Poonam's version as to how she got burnt. The nature of

burn injuries on Poonam are in harmony with the testimony of

her husband which shows that when Poonam went to the

kitchen she was in an agitated state of mind. The possibility

of Poonam, in a state of agitation, entering the kitchen and

proceeding to cook food and in the process suffering

accidental burn injuries cannot be ruled out.

36. It is unfortunate that the learned trial judge,

though has noted the report of the Forensic Science

Laboratory Ex.PW-14/A and has also noted the opinion

recorded therein pertaining to no trace of residual kerosene

being found on the clothes of Poonam as also the used and

unused match-sticks and the matchbox has totally ignored

the same while evaluating the evidence.
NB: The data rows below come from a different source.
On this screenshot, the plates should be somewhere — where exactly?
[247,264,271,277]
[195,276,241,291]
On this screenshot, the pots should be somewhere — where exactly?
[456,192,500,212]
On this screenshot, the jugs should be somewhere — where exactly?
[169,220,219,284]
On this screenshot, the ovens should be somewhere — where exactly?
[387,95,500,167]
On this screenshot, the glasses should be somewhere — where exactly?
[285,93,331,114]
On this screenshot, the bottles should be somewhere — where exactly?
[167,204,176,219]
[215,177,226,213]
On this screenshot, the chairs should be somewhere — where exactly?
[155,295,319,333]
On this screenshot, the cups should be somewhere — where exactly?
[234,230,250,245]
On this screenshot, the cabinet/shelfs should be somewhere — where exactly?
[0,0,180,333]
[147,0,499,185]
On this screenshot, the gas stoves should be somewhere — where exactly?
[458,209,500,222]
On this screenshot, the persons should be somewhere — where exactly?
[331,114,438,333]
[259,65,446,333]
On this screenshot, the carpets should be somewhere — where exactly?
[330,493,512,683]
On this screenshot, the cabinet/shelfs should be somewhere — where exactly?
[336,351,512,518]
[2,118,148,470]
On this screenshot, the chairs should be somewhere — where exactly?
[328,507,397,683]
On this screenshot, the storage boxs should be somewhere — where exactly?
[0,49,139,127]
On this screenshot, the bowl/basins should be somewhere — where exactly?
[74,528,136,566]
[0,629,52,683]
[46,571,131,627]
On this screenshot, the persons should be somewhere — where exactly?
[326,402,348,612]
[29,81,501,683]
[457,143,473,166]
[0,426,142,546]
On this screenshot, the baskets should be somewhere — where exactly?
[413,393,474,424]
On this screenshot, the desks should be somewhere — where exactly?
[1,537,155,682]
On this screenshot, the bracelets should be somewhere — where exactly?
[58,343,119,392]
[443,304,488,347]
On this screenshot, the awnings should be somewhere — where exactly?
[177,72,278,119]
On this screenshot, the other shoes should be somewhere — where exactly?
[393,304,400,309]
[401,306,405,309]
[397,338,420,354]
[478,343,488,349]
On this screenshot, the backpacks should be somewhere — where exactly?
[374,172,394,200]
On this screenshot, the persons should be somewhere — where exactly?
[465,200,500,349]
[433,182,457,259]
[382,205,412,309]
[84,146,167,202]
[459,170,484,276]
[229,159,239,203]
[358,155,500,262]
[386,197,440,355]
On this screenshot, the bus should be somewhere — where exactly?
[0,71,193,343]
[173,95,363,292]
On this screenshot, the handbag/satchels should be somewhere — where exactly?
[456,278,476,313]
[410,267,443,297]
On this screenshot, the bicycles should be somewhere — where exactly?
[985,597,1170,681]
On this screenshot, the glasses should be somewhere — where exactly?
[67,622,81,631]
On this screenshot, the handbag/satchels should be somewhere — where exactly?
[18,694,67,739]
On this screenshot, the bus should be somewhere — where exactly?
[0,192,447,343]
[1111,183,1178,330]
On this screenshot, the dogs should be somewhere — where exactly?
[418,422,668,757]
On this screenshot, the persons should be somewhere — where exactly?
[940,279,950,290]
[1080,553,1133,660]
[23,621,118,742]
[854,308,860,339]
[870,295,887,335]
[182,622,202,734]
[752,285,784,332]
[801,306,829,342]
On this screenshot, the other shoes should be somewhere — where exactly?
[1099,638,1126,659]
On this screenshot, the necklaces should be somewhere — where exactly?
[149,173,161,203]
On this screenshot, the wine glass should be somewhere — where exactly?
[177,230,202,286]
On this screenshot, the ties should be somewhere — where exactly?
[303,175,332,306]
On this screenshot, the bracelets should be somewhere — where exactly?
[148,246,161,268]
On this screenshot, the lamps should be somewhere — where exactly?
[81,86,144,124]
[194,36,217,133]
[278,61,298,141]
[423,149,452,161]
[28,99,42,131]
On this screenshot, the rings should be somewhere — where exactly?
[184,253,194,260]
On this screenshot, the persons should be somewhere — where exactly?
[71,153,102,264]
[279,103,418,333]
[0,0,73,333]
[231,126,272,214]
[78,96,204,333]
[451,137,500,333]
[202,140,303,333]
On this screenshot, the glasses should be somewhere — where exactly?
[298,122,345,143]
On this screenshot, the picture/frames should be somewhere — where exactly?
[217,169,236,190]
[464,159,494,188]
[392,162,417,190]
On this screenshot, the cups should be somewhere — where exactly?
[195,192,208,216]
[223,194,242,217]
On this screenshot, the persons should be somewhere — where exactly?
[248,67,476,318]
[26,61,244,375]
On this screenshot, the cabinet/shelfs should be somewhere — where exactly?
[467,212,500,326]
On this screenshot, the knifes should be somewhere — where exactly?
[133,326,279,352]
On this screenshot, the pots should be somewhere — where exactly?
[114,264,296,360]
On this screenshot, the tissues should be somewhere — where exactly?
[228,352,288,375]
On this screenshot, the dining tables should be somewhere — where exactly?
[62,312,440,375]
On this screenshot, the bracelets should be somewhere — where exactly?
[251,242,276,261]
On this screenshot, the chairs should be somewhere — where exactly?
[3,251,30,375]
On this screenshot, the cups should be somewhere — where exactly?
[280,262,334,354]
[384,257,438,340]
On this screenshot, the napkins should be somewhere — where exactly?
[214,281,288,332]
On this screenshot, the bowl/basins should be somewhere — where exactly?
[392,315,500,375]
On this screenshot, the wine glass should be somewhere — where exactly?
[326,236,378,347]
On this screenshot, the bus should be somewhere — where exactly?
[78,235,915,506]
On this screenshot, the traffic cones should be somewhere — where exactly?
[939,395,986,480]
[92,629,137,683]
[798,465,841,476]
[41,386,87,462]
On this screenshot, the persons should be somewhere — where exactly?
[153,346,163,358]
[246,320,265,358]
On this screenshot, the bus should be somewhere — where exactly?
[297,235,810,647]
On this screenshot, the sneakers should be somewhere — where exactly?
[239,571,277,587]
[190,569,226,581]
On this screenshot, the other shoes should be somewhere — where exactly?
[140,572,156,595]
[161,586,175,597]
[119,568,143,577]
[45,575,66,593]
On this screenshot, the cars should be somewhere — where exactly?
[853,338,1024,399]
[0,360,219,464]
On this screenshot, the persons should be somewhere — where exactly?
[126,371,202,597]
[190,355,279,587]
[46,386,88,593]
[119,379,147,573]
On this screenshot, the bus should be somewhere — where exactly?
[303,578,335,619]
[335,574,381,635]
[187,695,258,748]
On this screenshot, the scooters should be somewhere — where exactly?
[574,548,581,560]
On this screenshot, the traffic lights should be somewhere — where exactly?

A selective use of

Ex.PW-14/A, as noticed above, has been made with reference

to the can containing traces of kerosene oil.

37. We are of the opinion that considered in light of

the totality of the circumstances and in particular Ex.PW-14/A,

as also the version of the husband of the deceased and the

testimony of PW-11, it cannot be said that the prosecution

has established its case beyond doubt as required by law.

38. The charge under Section 302 IPC cannot stand.

39. Pertaining to the charge under Section 498-A IPC,

we note that except for blogged statements made by PW-3

and PW-4 without the date or the nature of dowry demand;

merely stating that there were dowry demands, no other

evidence being on record, charged under Section 498-A IPC

must also fail as the other evidence being the dying

declaration of Poonam has been doubted by us.

40. The appellant has been acquitted of the charge

under Section 304-B IPC. Even otherwise, for the reasons

noted hereinabove absolving the appellant of the charge

under Section 302 IPC as also Section 498-A IPC, the said

charge cannot sustain itself on the given evidence.

41. The appeal succeeds.

42. Impugned judgment dated 3.8.2005 is set aside.

The sentence imposed upon the appellant, vide order dated

8.8.2005 is set aside. Appellant, who is in custody, is directed

to be released forthwith, if not required in any other cases.